== DIRECTIONS FOR THIS TASK ==
Rewrite everything from the line containing "thumbnail image 4" down to the line containing "Personenauto, jeep, wrangler", putting "Rainbow" in place of "Multicolor" and keeping all else unchanged. Give only those lines, without the pictures.

== SUPPLIED INFORMATION ==
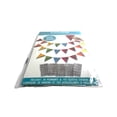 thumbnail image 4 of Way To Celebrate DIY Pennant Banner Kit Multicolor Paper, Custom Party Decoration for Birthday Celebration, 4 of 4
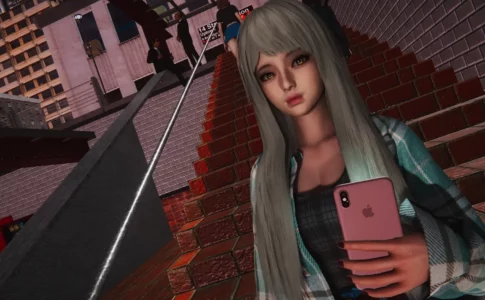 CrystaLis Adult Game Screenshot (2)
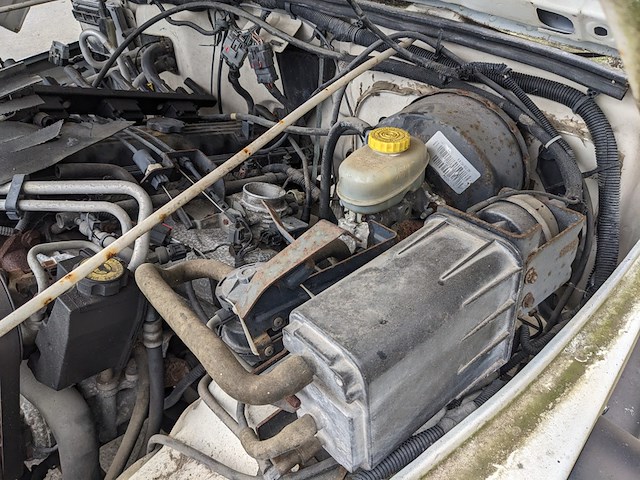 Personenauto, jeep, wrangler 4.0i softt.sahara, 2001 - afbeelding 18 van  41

==

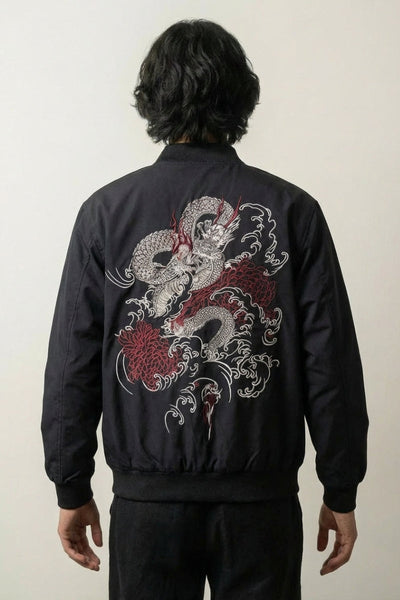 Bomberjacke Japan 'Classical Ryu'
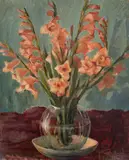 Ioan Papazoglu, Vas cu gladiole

* * *

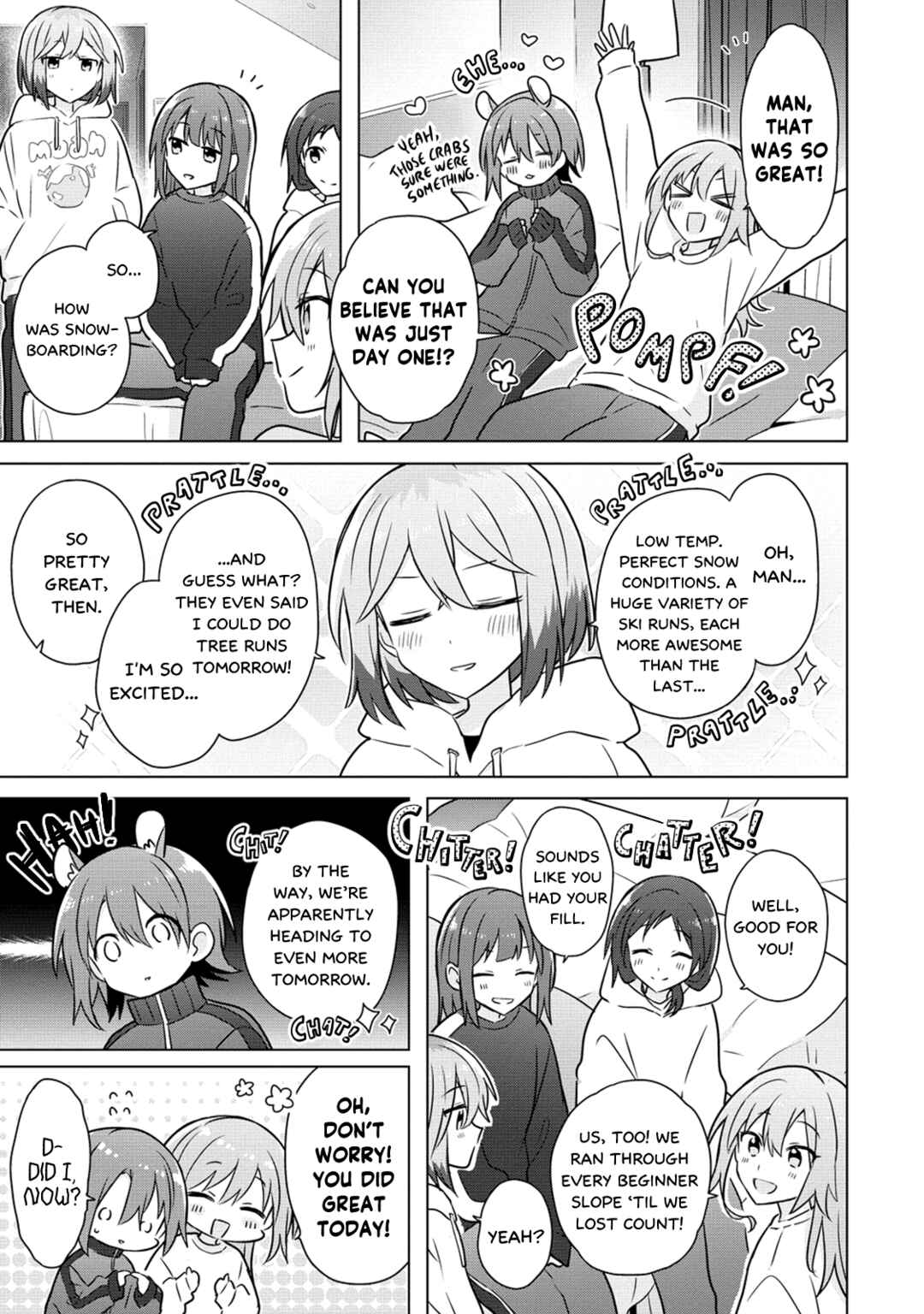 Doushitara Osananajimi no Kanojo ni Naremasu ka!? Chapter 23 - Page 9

== RESULT OF THE EXERCISE ==
 thumbnail image 4 of Way To Celebrate DIY Pennant Banner Kit Rainbow Paper, Custom Party Decoration for Birthday Celebration, 4 of 4
 CrystaLis Adult Game Screenshot (2)
 Personenauto, jeep, wrangler 4.0i softt.sahara, 2001 - afbeelding 18 van  41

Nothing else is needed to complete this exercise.